== Records supplied ==
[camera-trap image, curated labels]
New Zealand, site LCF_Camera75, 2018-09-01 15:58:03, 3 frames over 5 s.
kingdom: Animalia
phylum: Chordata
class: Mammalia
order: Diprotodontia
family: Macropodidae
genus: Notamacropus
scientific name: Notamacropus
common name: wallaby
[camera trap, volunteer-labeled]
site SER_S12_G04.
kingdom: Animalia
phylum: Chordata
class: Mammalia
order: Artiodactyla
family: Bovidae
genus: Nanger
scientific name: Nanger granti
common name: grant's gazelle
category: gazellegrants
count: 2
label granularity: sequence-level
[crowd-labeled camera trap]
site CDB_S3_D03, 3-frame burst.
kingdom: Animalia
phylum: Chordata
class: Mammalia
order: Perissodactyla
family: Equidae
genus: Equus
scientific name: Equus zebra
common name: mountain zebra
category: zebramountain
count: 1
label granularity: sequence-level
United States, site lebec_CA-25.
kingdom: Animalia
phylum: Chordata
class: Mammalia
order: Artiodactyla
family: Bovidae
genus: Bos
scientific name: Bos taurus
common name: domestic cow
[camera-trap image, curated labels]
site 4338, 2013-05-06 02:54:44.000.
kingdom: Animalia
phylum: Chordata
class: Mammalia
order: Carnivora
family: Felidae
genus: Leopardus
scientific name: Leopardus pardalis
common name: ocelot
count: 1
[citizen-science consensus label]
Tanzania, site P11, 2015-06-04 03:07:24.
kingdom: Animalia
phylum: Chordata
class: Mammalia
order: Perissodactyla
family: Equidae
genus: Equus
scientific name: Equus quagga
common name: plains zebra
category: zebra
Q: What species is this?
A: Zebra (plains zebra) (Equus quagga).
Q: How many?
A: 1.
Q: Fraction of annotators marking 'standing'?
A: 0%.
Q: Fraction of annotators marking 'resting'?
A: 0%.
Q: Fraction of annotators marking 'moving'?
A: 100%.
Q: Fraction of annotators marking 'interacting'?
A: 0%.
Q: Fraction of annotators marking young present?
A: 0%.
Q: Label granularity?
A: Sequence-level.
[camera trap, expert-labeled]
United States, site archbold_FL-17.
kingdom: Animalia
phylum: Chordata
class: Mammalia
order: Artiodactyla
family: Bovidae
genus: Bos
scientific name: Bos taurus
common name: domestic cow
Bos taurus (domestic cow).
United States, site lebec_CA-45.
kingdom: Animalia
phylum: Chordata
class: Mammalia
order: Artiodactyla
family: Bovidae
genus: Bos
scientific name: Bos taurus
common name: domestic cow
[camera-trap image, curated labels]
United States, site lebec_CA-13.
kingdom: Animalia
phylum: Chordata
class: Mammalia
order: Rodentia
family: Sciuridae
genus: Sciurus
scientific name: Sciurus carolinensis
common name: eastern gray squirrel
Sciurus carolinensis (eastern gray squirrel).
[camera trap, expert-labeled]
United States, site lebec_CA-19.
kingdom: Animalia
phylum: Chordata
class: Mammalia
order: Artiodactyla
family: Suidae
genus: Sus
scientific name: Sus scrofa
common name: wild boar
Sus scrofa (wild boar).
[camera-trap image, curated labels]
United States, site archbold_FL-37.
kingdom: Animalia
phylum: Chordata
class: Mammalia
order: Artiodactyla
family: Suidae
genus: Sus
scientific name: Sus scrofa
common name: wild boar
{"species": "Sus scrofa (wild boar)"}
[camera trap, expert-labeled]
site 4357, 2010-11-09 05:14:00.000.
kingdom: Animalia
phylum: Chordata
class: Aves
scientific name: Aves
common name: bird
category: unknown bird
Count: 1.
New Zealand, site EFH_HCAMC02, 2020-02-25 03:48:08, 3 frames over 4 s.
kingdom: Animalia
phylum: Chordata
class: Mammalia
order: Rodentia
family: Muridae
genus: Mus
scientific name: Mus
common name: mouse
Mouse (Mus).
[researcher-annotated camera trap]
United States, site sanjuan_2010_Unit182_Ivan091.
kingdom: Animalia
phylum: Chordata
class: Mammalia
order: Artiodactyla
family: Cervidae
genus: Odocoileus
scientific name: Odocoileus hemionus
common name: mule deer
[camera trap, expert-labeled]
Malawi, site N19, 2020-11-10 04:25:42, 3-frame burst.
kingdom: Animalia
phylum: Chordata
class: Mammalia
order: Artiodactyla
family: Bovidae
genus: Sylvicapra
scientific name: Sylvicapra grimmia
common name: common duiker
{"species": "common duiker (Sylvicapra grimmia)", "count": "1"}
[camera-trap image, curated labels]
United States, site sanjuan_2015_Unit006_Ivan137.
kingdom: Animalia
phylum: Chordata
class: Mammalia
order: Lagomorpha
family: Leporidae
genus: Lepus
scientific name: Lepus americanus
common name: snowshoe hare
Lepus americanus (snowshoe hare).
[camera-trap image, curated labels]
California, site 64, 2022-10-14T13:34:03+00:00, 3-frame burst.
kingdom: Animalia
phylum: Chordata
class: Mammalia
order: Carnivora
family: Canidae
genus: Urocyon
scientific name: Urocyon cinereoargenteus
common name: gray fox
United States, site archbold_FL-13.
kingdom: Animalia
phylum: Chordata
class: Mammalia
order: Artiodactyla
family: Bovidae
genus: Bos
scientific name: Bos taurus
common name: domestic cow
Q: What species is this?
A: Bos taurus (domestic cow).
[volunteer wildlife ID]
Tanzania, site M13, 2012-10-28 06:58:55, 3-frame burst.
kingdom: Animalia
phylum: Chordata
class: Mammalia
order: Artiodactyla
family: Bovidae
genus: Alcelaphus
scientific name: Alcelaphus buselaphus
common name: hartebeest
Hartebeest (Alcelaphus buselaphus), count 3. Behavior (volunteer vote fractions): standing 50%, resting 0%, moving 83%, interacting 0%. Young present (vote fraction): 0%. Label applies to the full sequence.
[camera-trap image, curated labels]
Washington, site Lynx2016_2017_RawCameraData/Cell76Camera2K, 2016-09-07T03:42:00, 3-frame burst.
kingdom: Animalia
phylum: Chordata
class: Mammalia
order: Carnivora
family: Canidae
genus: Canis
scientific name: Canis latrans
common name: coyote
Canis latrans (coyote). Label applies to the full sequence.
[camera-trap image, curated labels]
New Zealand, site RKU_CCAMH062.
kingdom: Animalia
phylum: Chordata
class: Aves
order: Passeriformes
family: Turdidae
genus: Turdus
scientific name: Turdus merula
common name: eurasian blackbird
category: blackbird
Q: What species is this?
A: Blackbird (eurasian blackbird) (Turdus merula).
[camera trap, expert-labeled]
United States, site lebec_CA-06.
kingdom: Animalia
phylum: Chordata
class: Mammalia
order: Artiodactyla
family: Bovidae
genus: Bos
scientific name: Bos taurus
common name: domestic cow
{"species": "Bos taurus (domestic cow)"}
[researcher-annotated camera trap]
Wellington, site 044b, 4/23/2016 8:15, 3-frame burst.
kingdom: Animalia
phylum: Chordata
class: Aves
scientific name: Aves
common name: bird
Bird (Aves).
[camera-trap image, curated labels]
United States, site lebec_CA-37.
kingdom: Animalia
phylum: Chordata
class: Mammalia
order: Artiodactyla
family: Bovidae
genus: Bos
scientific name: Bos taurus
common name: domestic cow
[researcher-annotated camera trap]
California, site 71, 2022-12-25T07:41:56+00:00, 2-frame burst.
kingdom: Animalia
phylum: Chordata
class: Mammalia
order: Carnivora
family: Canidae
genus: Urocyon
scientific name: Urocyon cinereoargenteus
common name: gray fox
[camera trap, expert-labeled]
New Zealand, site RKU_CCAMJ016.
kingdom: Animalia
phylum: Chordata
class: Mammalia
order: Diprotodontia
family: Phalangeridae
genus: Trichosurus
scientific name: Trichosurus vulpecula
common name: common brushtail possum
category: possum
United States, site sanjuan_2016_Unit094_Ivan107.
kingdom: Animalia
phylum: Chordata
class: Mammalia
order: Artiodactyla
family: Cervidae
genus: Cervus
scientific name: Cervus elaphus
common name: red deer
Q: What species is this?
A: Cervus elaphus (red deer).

== Exercise requirements ==
Using the entries above, return each line that includes the word "annotators".

== Answer to this task ==
Q: Fraction of annotators marking 'standing'?
Q: Fraction of annotators marking 'resting'?
Q: Fraction of annotators marking 'moving'?
Q: Fraction of annotators marking 'interacting'?
Q: Fraction of annotators marking young present?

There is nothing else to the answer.